▸ **任務要求**: 下面有一篇講張愛玲《色，戒》自辯手稿的文章。請從它最後一句之後接著寫出下文。

▸ **原文**:

################

張愛玲色戒心結

 

張愛玲色戒心結自辯手稿曝光﹕愛就是不問值得不值得  馬靄媛,亞洲周刊

李安新片《色﹐戒》奪得威尼斯電影節金獅獎﹐片中真情假愛﹐震懾全球觀眾心神。但更震懾的是當年張愛玲為原著小說《色﹐ 戒》自辯的手稿近日曝光。這份手稿要洗刷外界評論對“歌頌漢奸”的指控。張愛玲前夫胡蘭成是汪政權高官的往事又浮現﹐當年香港作家宋淇夫婦與張愛玲書信往 來商討反駁文章過程﹐展現中國文學史的重要一頁。

張愛玲筆下的《色﹐戒》是不尋常的﹐李安獨具慧眼﹐拍成真情假愛﹑殺機重重的曠世電影﹐震懾全球觀眾的心神﹐更奪得威尼斯電影節最高榮譽的金獅獎項。

################

▸ **資料摘錄**:
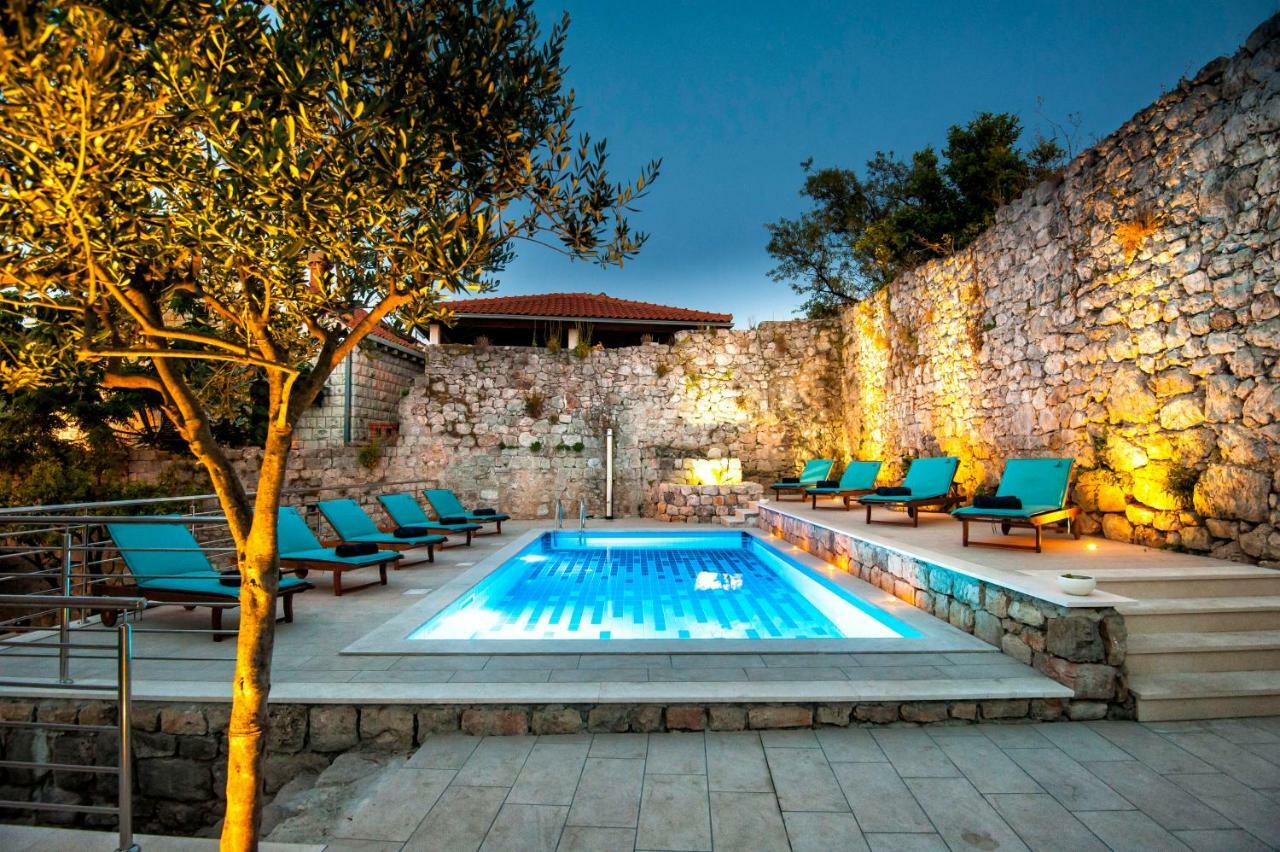 California Apartments 3 Dubrovnik Exterior foto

################

▸ **作答內容**:
然而﹐背後鮮為人知的事實是﹐小說《色﹐戒》曾引起外界對“漢奸文章”的猛烈抨擊﹐張愛玲罕有的挺身而出以“筆墨官司”反擊﹐捍衛個人的寫作尊嚴。

最近因李安的《色﹐戒》電影各方矚目﹐同期一批張愛玲《談“色﹐戒”》手稿和書信首度曝光﹐讓人窺見一代文壇才女赤裸裸的內心世界﹔一度陷入色戒迷霧的張愛玲﹐緣盡于永恆回憶中的哀歌。

《色﹐戒》這部花時三十年才完成的短篇小說﹐約有兩萬字﹐卻令張愛玲深受“震動”﹐“因而甘心一遍遍改寫這麼些年”﹐在五零年動筆﹐至七八年四月十一日才在臺北《中國時報》“人間副刊”問世。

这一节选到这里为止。